I’d taken the train to the airport but left a bag on board, and had to go back and hold up the train while searching through each carriage for it (I found it – phew, it contained the Valium). I then got stuck in a massive immigration queue (to leave the country – huh?). On the verge of missing my flight I sprinted to the gate, which happened to be the equivalent of an outer-suburban lounge, many kilometres away. Just before the plane took off, I fell into my seat next to a mother and son. A coughing fit hit. The son started complaining about me; maybe he thought I couldn’t understand English. “This plane is very unhealthy. She hasn’t stopped coughing.”

Yo, I’m here. Just because I’m coughing it doesn’t make me deaf.

Then, half an hour in, the man in the row across from me disappeared from his seat. When I looked back to the end of the plane he was sprawled on the floor.

The mother-son duo were complaining that the food trolley hadn’t been down our way. They wanted bacon baps!

A flight attendant explained that the crew were short staffed because of a medical emergency. It was the guy on the floor at the back of the plane.

An hour in, the energy in the aircraft seemed to shift. A doctor was summoned and hurried down the back. There was the sound of ice being shovelled and an urgent English voice: “Clive! Clive! Hang in there, Clive.” (He wasn’t called Clive, but let’s call him that.)

One of Clive’s legs was hooked over the other. The staff kept pleading with him. There was the sound of the ice being shovelled again. Another flight attendant appeared and opened the lockers near our heads. “Did anyone see what sort of bag he was travelling with?” she asked.
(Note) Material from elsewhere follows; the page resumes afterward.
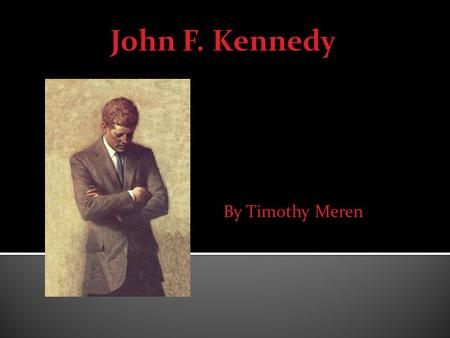 By Timothy Meren.  I have always been interested in John Kennedy and the Kennedy family.  I know a good deal on the subject already so the research.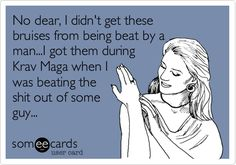 Free and Funny Sports Ecard: No dear, I didn't get these bruises from being beat by a man.I got them during Krav Maga when I was beating the shit out of men. Create and send your own custom Sports ecard. Krav Maga, Mma, My Rodan And Fields, Funny Confessions, Younger Skin, E Cards, Someecards, Girls Be Like, True Stories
I’ve never been in a flight that landed so quickly. Two ambulances were waiting on the tarmac and we remained seated while paramedics ran on to the plane.

At Gatwick immigration control they were harsh, mean, gimlet-eyed and pulled at my passport, as if to test it for weaknesses. The immigration officer wanted to know why I was there, who I was with, who I knew in the country, what I was going to do for the two days I was there, what was my profession, did I have a job, did I have a return ticket, did I have an address in the UK? For a few long seconds I thought I wouldn’t be allowed in. I would be deported to … where? Italy? Not a bad life, I suppose. Then the stamp fell on my passport and made that reassuring thud – although part of me still felt unsettled by the encounter.

I retired to my room at the Gatwick Premier Inn (bright purple carpet that felt as if it would ignite if you rubbed it the wrong way) feeling tres existential. And two days later at Heathrow, as I boarded the long flight, I was still thinking of Clive.

As I write this, I’m still struggling with jetlag even though my method and machinations meant I slept for about six hours on the flight. It was glorious to return to Australia, where I went straight to the Sydney writers’ festival.

I was taking part in three sessions there, including one on my new book, Wellmania.

First stop was the Gleebooks festival bookshop. There were some early copies of the book. It was the first time I had seen the manuscript as an actual book.

I crept closer and gazed at them, in the manner of someone looking at sleeping newborns.

“Hello, you guys,” I murmured to the bright yellow stacks. “Welcome to the world.”